Wenn man aus der Großstadt kommt, Hamburg zum Beispiel, dann kann man es still finden in der Provinz. Das ist nicht schlechter, nur anders. Und ich bin mir sicher, diejenigen, die da täglich wohnen, empfinden es auch gar nicht so. Jedenfalls kann ich mich nicht erinnern, dass ich früher gedacht hätte. „Oh Gott, was ist es hier still.“ Nee, wirklich nicht. Heute aber
ist es mein liebster Programmpunkt mit dem Fahrrad von Eschwege durch die stillen Werra-Auen nach Heldra zu radeln. Die Sonne soll dabei scheinen, die Leuchtberge ein bisschen Schatten werfen. Man kann rechts oder links der Werra fahren und auf jeder Seite ist es ganz bezaubernd, ein bisschen ländlich still, vor allem aber sehr bezaubernd.

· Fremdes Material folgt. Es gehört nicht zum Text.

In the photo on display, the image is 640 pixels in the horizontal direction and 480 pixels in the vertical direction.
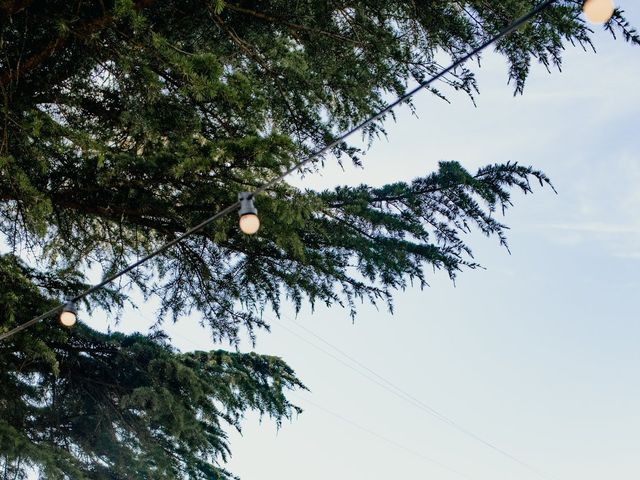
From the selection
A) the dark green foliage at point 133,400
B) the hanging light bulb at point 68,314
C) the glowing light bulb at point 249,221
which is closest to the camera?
the glowing light bulb at point 249,221

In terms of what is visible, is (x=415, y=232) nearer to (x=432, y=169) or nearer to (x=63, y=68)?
(x=432, y=169)

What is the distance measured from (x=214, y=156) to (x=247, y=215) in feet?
2.47

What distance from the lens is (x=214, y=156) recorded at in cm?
329

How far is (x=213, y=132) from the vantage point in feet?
13.1

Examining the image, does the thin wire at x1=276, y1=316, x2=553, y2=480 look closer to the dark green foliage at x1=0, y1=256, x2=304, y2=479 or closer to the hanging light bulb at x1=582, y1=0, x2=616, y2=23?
the dark green foliage at x1=0, y1=256, x2=304, y2=479

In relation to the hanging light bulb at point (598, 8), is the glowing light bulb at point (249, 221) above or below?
below

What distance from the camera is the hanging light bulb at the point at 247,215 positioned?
263 centimetres

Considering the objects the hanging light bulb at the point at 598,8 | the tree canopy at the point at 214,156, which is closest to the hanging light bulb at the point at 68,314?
the tree canopy at the point at 214,156

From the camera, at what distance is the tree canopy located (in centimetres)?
324

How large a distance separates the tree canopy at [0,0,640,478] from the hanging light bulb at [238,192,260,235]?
516mm

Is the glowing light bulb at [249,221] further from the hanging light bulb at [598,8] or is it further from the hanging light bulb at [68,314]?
the hanging light bulb at [68,314]

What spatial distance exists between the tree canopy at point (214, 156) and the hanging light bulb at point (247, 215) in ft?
1.69

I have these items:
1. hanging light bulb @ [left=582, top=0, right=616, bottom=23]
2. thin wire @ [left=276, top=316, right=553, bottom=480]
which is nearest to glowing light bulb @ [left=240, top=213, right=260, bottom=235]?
hanging light bulb @ [left=582, top=0, right=616, bottom=23]

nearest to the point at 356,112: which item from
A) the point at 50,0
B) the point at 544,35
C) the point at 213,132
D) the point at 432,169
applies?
the point at 432,169
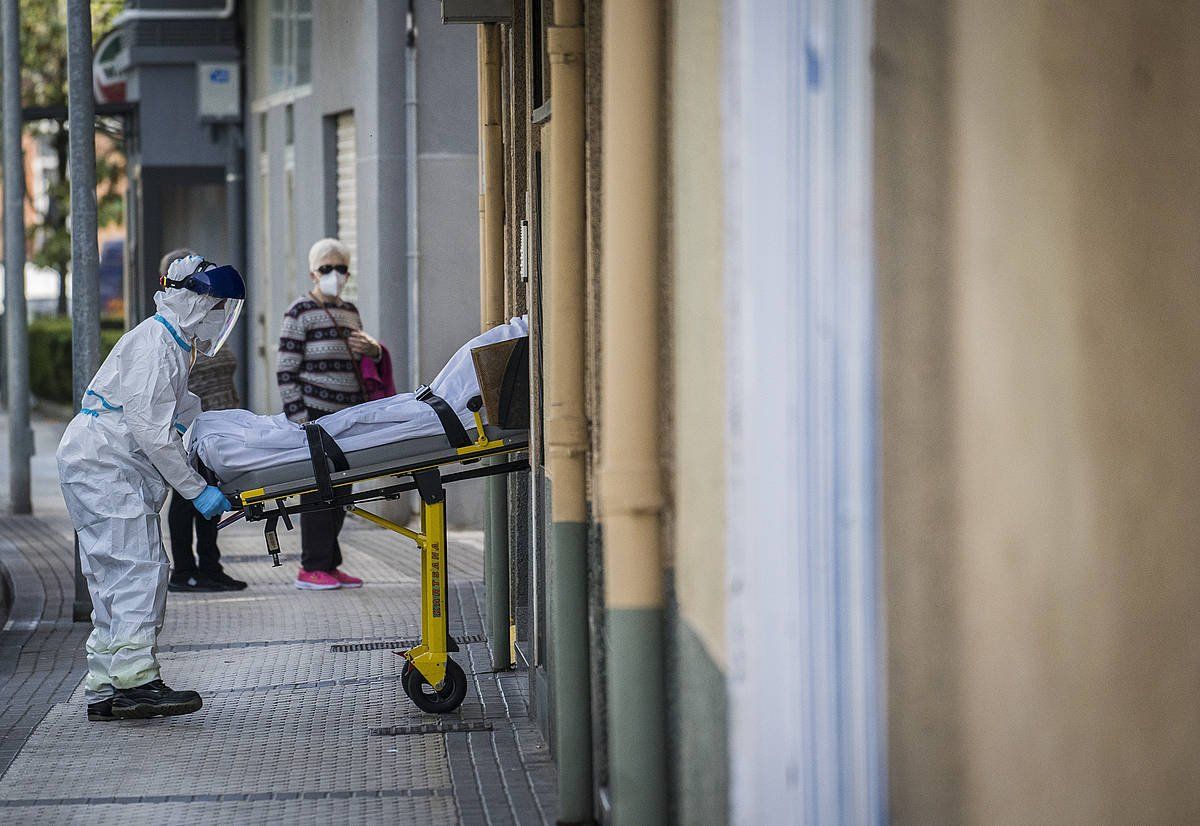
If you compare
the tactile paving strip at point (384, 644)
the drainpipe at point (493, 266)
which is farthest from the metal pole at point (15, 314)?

Noch bezaubernder wird es nur, wenn man in Heldra die Dorfstraße hinunter fährt und auf das alte Frank’sche Gut zuradelt. Der Gutshof in der Dorfmitte nennt sich heute Kleegarten, hat einen beschaulichen, bezaubernden (ich wiederhole mich, ichweißichweiß) Garten, in dem verstreut weiß lackierte Gartenmöbel herum stehen und verschiedene liebevoll restaurierte Fachwerkhäuser.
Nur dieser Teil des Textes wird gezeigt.